#### PASSAGE GIVEN:

· · · · ·

Log::create_stream(Foo::LOG, [$columns=Info, $ev=log_foo,
$path="foo"]);
}
All of Zeeks default log streams define such an event. For example, the
connection log stream raises the event :zeek:see:`Conn::log_conn`. You could
use that for example for flagging when a connection to a specific destination
exceeds a certain duration:
.. code-block:: zeek
redef enum Notice::Type += {
## Indicates that a connection remained established longer
## than 5 minutes.
Long_Conn_Found
};
event Conn::log_conn(rec: Conn::Info)
{
if ( rec?$duration && rec$duration > 5mins )
NOTICE([$note=Long_Conn_Found,
$msg=fmt("unusually long conn to %s", rec$id$resp_h),
$id=rec$id]);
}
Often, these events can be an alternative to post-processing Zeek logs
externally with Perl scripts. Much of what such an external script would do
later offline, one may instead do directly inside of Zeek in real-time.
Disable a Stream
----------------
One way to “turn off” a log is to completely disable the stream. For example,
the following example will prevent the :file:`conn.log` from being written:
.. code-block:: zeek
event zeek_init()
{
Log::disable_stream(Conn::LOG);
}
Note that this must run after the stream is created, so the priority of this
event handler must be lower than the priority of the event handler where the
stream was created.
Delaying Log Writes
-------------------
.. versionadded:: 6.2
The logging framework allows delaying log writes using the
:zeek:see:`Log::delay` function.
This functionality enables querying or waiting for additional data to attach to
an in-flight log record for which a :zeek:see:`Log::write` has happened.
Common examples are the execution of DNS reverse lookups for the addresses
of a connection, or - more generally - asynchronous queries to external systems.
Similarly, waiting a small duration for more data from an external process
pertaining to specific connections or events is another. For example, endpoint
agents may provide detailed process information for specific connections
logged by Zeek.
Conceptually, the delay of a log record is placed after the execution of the
global :zeek:see:`Log::log_stream_policy` hook and before the execution of
:ref:`policy hooks attached to filters <logging-filtering-log-records>`.
At this point, calling :zeek:see:`Log::delay` is only valid for the currently
*active write* during the execution of the global :zeek:see:`Log::log_stream_policy`
hook. Calling :zeek:see:`Log::delay` in any other context or with the wrong
arguments results in runtime errors.
.. note::
While this may appear very restrictive, it does make it explicit that it is
the action of a :zeek:see:`Log::write` for a given stream and log record
that is being delayed as well as providing a defined point where a delay starts.

· · · · ·

#### EXTRACTED MATERIAL:
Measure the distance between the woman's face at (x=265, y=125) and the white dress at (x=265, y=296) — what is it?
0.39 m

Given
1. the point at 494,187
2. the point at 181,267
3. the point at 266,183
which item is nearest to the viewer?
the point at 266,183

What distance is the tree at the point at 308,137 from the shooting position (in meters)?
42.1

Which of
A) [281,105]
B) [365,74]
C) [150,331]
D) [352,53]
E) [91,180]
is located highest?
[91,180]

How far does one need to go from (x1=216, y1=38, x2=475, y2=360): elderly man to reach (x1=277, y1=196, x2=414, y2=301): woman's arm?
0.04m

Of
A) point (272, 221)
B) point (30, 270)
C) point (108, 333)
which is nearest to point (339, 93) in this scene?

· · · · ·

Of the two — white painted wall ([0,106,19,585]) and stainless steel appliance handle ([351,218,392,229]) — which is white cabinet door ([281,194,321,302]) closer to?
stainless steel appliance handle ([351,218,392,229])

· · · · ·

#### PROBLEM SET:
**A.** Decide whether each statement agrees with the Zeek logging passage, answering yes or no and quoting the deciding words from it: (i) A stream must be disabled before it is created. (ii) Calling Log::delay with the wrong arguments causes runtime errors. (iii) The delay of a log record is placed before the execution of the global Log::log_stream_policy hook.
**B.** Write out the Zeek logging passage from "Similarly, waiting a" to "logged by Zeek.".

#### RESULTS FOR EACH TASK:
**A.**
(i) No: "Note that this must run after the stream is created"
(ii) Yes: "in any other context or with the wrong arguments results in runtime errors"
(iii) No: "the delay of a log record is placed after the execution of the global"

**B.**
Similarly, waiting a small duration for more data from an external process
pertaining to specific connections or events is another. For example, endpoint
agents may provide detailed process information for specific connections
logged by Zeek.